Dans la foulée d’une série de dénonciations visant des hauts-placés au sein de l’armée, un ex-policier militaire révèle que les enquêtes internes sont largement bafouées. L’ingérence des supérieurs militaires et l’indulgence des verdicts à l’endroit des accusés lui font dire que l’armée n’est pas apte à rendre justice aux victimes d’inconduites sexuelles dans ses rangs.
De nombreuses enquêtes sur des cas d’agressions sexuelles au sein des Forces armées canadiennes (FAC) ont été entravées par des officiers influents et même par les tribunaux militaires. C’est ce que révèle Jesse Zillman, un ancien enquêteur du Service national des enquêtes des Forces canadiennes (SNEFC) en entrevue à l’émission The Fifth Estate à la CBC.
En entrevue, il affirme qu’il était courant que les supérieurs des militaires accusés d’inconduite sexuelle tentent d’obtenir de son service de l’information sur l’identité des plaignantes ou sur les accusations. Occasionnellement, les supérieurs de M. Zillman devaient intervenir pour qu’il puisse travailler librement sans compromettre l’indépendance de ses enquêtes.
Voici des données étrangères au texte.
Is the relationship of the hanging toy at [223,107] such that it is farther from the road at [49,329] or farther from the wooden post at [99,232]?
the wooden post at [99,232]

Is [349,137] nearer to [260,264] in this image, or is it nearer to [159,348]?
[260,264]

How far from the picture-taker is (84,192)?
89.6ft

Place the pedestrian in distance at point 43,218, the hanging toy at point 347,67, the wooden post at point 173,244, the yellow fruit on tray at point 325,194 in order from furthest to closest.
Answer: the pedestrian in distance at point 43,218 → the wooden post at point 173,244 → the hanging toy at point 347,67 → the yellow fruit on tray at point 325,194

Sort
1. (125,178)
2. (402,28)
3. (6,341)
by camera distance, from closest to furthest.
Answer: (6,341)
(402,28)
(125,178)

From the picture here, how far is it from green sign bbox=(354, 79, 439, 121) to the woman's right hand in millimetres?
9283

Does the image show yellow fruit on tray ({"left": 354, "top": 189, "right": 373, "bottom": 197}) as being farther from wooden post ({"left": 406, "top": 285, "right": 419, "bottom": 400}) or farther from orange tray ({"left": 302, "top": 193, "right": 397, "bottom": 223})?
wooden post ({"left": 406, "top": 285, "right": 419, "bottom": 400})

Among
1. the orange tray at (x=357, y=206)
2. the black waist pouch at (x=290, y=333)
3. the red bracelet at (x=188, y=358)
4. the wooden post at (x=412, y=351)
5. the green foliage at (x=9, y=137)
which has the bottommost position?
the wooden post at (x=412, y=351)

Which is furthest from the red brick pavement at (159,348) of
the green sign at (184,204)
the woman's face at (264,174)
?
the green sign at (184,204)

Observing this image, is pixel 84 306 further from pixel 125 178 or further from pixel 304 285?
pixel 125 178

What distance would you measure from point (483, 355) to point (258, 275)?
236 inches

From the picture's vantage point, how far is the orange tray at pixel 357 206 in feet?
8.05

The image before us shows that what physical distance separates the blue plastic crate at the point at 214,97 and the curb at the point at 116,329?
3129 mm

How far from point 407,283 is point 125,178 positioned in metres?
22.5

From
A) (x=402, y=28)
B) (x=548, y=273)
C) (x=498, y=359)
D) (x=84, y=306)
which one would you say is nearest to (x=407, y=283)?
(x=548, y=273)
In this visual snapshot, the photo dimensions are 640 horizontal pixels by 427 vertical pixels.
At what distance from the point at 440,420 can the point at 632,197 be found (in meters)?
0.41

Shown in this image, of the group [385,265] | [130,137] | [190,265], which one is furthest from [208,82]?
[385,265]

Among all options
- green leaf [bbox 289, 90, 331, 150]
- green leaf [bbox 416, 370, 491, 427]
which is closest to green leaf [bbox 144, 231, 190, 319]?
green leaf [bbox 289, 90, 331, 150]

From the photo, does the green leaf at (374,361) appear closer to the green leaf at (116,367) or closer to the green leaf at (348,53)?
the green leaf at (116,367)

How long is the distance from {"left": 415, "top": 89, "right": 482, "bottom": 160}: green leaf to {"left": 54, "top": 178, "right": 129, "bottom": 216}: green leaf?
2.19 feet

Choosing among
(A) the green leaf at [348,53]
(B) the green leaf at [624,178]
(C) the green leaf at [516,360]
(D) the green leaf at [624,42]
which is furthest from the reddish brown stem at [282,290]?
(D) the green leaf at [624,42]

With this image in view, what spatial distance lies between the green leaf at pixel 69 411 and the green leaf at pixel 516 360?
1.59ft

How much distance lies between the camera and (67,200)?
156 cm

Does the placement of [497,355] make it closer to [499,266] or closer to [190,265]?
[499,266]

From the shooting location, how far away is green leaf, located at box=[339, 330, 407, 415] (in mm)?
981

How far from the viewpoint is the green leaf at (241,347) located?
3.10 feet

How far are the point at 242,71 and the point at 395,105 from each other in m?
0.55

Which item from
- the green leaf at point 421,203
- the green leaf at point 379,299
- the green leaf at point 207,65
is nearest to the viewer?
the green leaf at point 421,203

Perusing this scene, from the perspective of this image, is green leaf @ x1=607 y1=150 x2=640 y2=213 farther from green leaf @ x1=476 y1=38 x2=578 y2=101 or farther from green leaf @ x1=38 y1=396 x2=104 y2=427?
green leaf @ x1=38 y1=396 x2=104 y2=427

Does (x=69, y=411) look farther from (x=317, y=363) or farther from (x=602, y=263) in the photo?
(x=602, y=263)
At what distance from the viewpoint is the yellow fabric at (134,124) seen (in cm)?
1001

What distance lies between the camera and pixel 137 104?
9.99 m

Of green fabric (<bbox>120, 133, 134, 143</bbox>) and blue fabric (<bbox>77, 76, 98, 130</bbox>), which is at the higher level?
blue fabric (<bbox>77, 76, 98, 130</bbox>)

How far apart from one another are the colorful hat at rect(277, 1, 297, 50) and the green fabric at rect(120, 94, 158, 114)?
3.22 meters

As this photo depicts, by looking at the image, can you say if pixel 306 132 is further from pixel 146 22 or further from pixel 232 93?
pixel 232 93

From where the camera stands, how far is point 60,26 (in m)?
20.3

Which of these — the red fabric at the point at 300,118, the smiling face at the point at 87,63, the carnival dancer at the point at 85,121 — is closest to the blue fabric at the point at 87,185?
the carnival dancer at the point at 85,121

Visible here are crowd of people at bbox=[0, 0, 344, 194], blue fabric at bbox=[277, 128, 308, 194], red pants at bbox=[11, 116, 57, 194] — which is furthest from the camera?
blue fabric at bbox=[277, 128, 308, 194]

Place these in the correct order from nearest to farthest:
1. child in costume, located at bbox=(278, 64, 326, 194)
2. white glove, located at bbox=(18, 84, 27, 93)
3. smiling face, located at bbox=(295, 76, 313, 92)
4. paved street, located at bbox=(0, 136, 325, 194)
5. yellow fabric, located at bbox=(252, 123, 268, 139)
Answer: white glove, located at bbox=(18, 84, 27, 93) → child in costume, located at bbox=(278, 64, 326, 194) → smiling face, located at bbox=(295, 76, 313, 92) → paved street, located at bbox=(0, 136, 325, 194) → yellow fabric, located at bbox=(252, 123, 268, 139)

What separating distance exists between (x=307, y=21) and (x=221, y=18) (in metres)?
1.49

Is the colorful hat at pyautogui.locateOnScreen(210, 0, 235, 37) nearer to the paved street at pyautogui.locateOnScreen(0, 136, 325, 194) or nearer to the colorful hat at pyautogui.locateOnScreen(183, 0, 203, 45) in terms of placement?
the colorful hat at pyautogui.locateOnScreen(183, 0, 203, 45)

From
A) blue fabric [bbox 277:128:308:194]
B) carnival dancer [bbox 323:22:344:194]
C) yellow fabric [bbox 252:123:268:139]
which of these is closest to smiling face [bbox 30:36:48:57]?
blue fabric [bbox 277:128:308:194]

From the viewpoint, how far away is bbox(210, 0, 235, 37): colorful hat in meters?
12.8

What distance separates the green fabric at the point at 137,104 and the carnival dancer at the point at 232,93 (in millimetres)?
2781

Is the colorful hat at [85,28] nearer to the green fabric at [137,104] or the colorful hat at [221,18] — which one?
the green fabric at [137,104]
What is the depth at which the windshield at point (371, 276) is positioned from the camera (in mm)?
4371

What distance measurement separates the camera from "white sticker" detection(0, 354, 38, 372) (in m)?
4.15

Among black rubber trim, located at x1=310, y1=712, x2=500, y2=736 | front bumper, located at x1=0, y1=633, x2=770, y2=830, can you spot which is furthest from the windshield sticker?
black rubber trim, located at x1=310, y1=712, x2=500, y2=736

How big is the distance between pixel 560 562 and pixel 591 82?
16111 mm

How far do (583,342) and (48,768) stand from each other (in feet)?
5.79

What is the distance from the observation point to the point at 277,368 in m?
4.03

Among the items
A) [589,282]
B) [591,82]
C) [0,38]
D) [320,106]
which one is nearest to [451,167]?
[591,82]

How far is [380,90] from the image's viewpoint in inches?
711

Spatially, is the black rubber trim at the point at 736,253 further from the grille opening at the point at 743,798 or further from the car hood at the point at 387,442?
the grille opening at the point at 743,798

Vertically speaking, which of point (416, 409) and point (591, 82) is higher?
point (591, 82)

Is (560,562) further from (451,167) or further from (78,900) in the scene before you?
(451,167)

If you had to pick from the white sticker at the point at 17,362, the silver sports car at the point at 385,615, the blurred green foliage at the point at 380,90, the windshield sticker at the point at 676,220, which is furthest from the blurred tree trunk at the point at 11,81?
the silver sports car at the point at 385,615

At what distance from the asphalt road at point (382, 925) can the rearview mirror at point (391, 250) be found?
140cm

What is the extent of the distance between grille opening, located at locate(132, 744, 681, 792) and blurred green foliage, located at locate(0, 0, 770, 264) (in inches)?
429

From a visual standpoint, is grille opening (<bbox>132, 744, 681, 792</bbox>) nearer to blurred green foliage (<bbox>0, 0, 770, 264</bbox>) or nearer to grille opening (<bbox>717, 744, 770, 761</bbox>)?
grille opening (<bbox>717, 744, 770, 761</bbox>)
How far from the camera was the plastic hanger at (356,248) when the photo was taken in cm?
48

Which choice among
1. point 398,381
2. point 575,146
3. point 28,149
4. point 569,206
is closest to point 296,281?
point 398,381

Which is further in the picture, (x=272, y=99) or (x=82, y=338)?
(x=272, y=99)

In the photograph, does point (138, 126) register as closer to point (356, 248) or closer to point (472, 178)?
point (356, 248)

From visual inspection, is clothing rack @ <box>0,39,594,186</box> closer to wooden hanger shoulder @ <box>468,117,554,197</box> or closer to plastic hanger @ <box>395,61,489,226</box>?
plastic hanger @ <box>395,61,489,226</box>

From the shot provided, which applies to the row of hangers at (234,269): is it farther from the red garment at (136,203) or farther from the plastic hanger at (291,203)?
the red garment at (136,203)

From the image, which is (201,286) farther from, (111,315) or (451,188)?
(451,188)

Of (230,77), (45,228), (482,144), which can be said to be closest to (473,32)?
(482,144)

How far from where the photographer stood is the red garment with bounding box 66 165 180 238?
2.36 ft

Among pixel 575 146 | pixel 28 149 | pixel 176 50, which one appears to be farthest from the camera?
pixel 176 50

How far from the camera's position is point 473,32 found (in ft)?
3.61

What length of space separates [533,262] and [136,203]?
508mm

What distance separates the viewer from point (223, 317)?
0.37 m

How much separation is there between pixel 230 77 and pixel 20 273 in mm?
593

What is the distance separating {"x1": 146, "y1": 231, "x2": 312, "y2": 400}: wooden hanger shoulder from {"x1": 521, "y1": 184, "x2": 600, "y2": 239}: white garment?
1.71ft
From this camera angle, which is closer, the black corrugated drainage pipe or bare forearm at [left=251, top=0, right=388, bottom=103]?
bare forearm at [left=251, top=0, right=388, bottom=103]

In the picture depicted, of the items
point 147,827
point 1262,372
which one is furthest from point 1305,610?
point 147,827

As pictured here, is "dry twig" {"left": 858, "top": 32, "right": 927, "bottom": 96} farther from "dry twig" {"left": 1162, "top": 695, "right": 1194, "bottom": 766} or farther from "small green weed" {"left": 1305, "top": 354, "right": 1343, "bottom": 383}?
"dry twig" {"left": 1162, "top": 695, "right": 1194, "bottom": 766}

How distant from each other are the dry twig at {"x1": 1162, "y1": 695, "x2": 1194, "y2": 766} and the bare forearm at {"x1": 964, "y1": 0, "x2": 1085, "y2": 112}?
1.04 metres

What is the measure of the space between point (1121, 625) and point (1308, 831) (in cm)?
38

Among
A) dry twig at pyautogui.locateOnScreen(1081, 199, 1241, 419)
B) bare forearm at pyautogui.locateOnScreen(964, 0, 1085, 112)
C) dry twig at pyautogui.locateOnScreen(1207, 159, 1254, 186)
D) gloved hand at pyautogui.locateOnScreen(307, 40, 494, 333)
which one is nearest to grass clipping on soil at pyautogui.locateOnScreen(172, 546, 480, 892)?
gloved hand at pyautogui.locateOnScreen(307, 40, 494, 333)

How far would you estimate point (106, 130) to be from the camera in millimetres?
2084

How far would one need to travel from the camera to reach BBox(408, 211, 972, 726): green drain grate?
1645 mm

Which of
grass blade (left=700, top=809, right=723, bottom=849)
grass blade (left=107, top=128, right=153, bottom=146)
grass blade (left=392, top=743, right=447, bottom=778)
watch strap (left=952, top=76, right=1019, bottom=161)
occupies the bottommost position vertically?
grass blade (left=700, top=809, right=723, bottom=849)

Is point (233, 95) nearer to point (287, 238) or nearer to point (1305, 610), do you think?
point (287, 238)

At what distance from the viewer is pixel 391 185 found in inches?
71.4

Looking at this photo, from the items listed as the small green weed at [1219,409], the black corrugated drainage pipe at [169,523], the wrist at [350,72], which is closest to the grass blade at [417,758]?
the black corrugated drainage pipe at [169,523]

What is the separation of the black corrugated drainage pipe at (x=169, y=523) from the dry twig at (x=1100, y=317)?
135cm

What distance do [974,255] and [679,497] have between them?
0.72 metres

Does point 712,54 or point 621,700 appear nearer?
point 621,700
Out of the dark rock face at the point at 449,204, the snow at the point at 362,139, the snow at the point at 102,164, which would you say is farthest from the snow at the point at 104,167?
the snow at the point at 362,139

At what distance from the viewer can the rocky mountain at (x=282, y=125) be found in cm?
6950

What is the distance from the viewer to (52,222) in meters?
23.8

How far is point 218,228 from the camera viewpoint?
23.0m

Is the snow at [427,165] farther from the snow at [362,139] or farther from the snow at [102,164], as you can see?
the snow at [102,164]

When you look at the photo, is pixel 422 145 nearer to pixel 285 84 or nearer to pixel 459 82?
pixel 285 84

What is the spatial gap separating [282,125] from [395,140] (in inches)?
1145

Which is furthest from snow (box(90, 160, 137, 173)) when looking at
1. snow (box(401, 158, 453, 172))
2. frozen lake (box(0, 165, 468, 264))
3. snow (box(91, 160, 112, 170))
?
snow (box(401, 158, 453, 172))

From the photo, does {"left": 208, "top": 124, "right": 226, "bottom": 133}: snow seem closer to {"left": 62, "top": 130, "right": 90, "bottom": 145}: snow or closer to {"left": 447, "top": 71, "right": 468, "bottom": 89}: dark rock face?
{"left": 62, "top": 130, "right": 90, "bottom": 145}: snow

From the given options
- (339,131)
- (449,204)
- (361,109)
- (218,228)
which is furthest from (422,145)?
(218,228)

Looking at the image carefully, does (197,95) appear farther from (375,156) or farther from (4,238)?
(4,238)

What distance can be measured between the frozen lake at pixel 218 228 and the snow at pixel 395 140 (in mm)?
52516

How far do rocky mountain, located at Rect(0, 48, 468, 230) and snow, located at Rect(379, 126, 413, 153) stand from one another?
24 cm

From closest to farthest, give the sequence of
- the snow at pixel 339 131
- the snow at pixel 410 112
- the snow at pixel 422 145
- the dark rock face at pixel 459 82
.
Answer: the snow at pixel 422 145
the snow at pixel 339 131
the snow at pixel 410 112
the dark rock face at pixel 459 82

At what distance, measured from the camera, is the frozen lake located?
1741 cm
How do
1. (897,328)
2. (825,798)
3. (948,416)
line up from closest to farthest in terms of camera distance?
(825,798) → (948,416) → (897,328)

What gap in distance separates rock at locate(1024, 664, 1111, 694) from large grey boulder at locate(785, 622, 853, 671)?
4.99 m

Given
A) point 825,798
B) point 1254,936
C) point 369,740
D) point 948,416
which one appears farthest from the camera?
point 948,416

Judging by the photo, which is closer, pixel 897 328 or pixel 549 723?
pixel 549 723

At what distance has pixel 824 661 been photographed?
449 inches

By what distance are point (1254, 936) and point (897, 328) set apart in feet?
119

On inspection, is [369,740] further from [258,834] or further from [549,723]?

Les procureurs militaires faisaient aussi pression pour tenter de traiter les cas d’agression sexuelle à l’interne plutôt qu’auprès des autorités civiles. De plus, ils ne défendaient pas adéquatement les victimes et négociaient des accusations réduites avec la défense, accusations qui n’apparaissaient pas dans les casiers judiciaires des agresseurs.
Ces révélations surviennent quelques semaines après des allégations d’inconduite sexuelle à l’endroit du général à la retraite Jonathan Vance, chef d’état-major des FAC jusqu’en janvier 2021. Le général Vance avait lancé l’opération Honneur en 2015, qui visait à permettre aux victimes d’agression et de harcèlement sexuel de porter plainte sans crainte de représailles. En 2018, le général Vance, défendant la réussite de l’opération, avait affirmé que le taux de condamnation pour inconduite sexuelle était de 87% au sein du tribunal militaire, mais ce chiffre représentait plutôt le taux de condamnation pour toutes les infractions confondues. En fait, depuis le début de l’opération, seuls deux militaires accusés d’agressions sexuelles ont été condamnés.
Deux autres hauts gradés des FAC, l’amiral Art McDonald, jusqu’à récemment chef d’état-major, et le vice-amiral Haydn Edmundson, responsable des ressources humaines des FAC, ont aussi été accusés d’inconduite sexuelle dans les dernières semaines. M. Zillman avance que le système de justice militaire n’est pas en mesure de gérer ces problèmes et devrait simplement être aboli.